> **Requirement A**
Reproduce the passage from the journal entry on building a cheap gaming computer, starting with "This is not" and going on through "lot of luck.".
> **Requirement B**
Return every line of the listing that contains the string "backpack".
------ Source document ------
This is not really a guide, and I’m not really asking questions.

This is more of a journal of my experiences: past, present, and future about what can be done with a little knowledge, a little patience, and a lot of luck.

First and foremost, I would not consider myself to be exceptionally computer savvy by any means. I know how to build a computer and, above all else, I know how to use resources such as the internet to learn things that much wiser men (or women) figured out for me. What I am about to tell you is my journey to build a cheap, yet powerful gaming computer.

My goal starting out was to be able to build a system that would enable me to play some of the latest games. Being as I also enjoy using video recording programs such as the commonly known Fraps, I wanted to be able to run this or a similar program at the same time while maintaining high FPS (Frames Per Second) in most games that I play.


The Beginning:
Everyday, and occasionally multiple times a day, I searched my local computer classifieds in hopes of finding good deals on high performance systems and parts. Luckily I live about 30 minutes from a high tech metropolitan area (Austin, TX), so high performance computer parts are not uncommon at all.

The biggest thing I ran into was people asking way too much for their crappy used computer equipment. The seemingly majority of offers I saw, I could have instead purchased brand new, comparable in performance parts, and have gotten them mailed right to my door without any hassle for the same price or cheaper! I found this to be a strange phenomenon, but being that computer technology increases at such a rapid pace, I found this understandable. I attributed this phenomenon to the fact that most people price things based on how much they paid for them. So when someone pays $800 for a something, it would seem reasonable for them to think they would be able to get 500 for it a couple years later.

I didn’t feel this was completely a bad thing, as it indicated to me the general misunderstanding of what computer parts are really worth, and how the industry works. I looked at this as an opportunity, an opportunity that entailed waiting for someone who had quality stuff, and wasn't looking to get a lot for it.
------ Record list ------
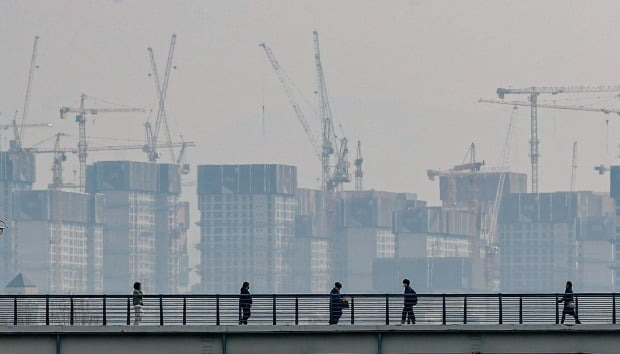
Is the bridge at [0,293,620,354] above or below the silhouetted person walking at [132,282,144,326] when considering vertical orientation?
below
------
------ Record list ------
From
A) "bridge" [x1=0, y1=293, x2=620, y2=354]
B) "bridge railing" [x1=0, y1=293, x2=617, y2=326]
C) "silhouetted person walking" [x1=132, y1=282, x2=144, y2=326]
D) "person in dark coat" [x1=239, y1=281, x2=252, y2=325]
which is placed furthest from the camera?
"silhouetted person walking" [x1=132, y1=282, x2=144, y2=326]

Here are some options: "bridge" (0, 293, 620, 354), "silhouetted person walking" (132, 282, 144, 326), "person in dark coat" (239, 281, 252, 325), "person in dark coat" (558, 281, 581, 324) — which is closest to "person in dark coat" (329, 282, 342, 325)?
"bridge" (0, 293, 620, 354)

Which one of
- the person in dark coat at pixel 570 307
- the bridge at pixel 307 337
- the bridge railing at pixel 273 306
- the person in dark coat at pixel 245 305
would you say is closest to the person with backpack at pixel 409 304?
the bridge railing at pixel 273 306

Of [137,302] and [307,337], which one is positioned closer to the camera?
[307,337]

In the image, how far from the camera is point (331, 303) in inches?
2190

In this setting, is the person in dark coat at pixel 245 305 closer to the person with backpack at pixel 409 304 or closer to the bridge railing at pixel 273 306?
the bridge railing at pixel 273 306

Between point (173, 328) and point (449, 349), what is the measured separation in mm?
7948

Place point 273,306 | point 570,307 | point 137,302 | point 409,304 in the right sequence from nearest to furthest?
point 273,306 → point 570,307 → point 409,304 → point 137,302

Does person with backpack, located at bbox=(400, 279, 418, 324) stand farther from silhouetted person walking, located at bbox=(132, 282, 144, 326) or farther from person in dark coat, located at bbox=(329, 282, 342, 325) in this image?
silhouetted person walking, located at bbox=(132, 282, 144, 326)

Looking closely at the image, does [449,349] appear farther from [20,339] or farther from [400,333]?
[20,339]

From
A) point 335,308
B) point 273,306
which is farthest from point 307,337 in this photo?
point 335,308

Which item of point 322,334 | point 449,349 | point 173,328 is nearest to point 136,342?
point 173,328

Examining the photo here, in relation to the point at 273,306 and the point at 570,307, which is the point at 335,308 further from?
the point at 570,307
------
------ Record list ------
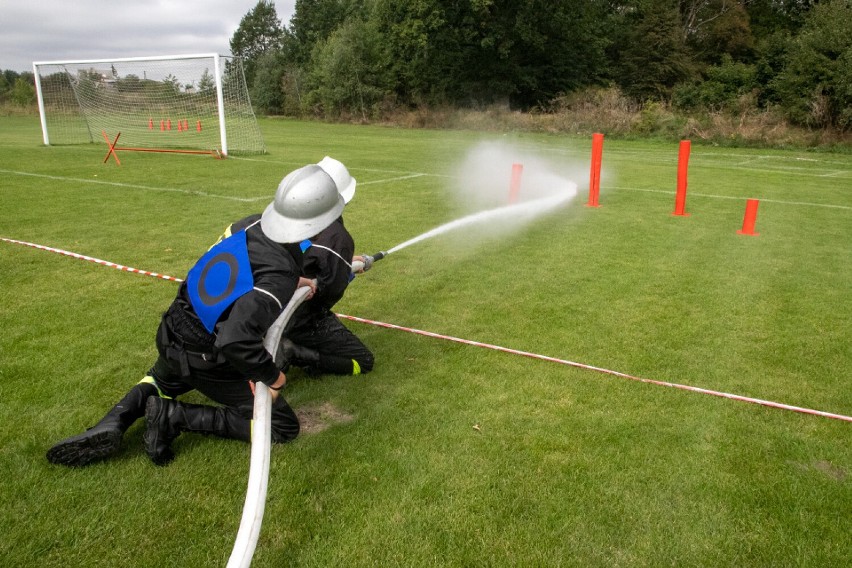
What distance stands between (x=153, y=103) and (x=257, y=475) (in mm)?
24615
------
> **Worked answer A**
This is not really a guide, and I’m not really asking questions.

This is more of a journal of my experiences: past, present, and future about what can be done with a little knowledge, a little patience, and a lot of luck.

> **Worked answer B**
would you say is closest to the person with backpack at pixel 409 304?
In this setting, is the person in dark coat at pixel 245 305 closer to the person with backpack at pixel 409 304 or closer to the bridge railing at pixel 273 306?
Does person with backpack, located at bbox=(400, 279, 418, 324) stand farther from silhouetted person walking, located at bbox=(132, 282, 144, 326) or farther from person in dark coat, located at bbox=(329, 282, 342, 325) in this image?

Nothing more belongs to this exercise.